所给帖子
爬虫出现IndexError: list index out of range

应该是有的用户没有生日那一行,才出现了错误。但我不知道怎么改,请帮忙看看,谢谢。


# 代码来自龙王山小青椒https://www.bilibili.com/video/BV1M64y1u7wE
import requests
from lxml import etree
from collections import OrderedDict
from urllib.parse import quote
import csv
import traceback
import random
import re
from time import sleep
import os
from datetime import datetime, timedelta
import sys
import numpy as np
import pandas as pd
import time

header = {'Content-Type':'xx','User-Agent':'xx'}
Cookie = {'Cookie':'xxx'}

# 导入用户id
weibo_comment_df = pd.read_csv('weibo_comment.csv')
weibo_comments = weibo_comment_df.values.tolist()
print(len(weibo_comments))

for i in range(len(weibo_comments)):
    url_base_1 = "https://weibo.cn/"
    url_base_2 = "/info"
    url = url_base_1 + str(weibo_comments[i][0]) + url_base_2
    print(i)
    print(url)
    html = requests.get(url, headers=header, cookies=Cookie)
    html.encoding='utf-8'  
    nickname = re.findall(r'<div class="c">昵称:(.*?)<br/>', html.text)
    sex = re.findall(r'<br/>性别:(.*?)<br/>', html.text)
    location = re.findall(r'<br/>地区:(.*?)<br/>', html.text)
    birthday = re.findall(r'<br/>生日:(.*?)<br/>', html.text)
    if birthday == []:
        data1 = [(nickname[0], sex[0], location[0], ' ')]
    else:
        data1 = [(nickname[0], sex[0], location[0], birthday[0])]
    data2 = pd.DataFrame(data1)
    print(data2)

练习任务
请原样摘录帖子中的一段,从含有“url = url_base_1”的词句开始,到“birthday = re.findall(r'<br/>生日:(.*?)<br/>', html.text)”为止。 作答时只依据上面这篇帖子。

原始资料
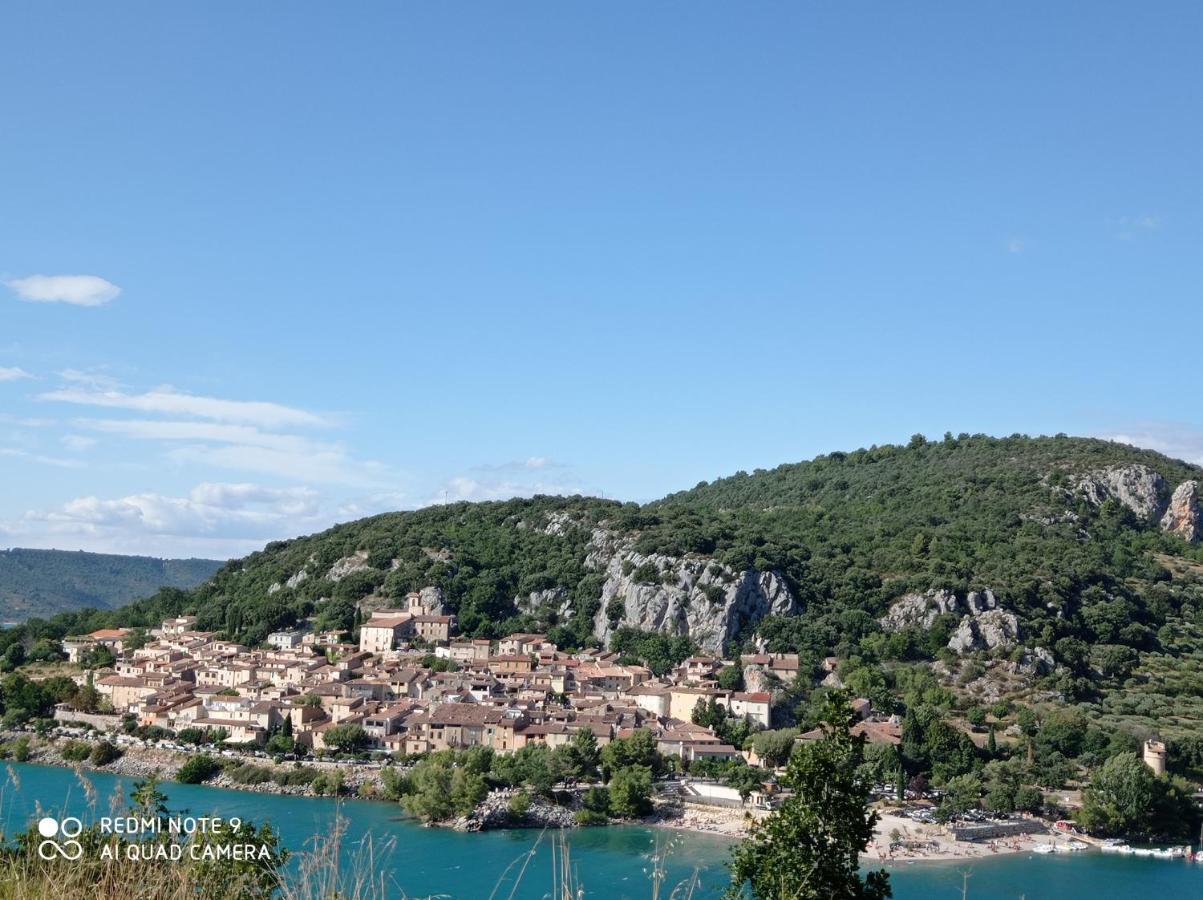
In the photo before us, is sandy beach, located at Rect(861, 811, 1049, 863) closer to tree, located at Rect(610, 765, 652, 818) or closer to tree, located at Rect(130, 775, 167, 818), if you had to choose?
tree, located at Rect(610, 765, 652, 818)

参考答案
url = url_base_1 + str(weibo_comments[i][0]) + url_base_2
    print(i)
    print(url)
    html = requests.get(url, headers=header, cookies=Cookie)
    html.encoding='utf-8'  
    nickname = re.findall(r'<div class="c">昵称:(.*?)<br/>', html.text)
    sex = re.findall(r'<br/>性别:(.*?)<br/>', html.text)
    location = re.findall(r'<br/>地区:(.*?)<br/>', html.text)
    birthday = re.findall(r'<br/>生日:(.*?)<br/>', html.text)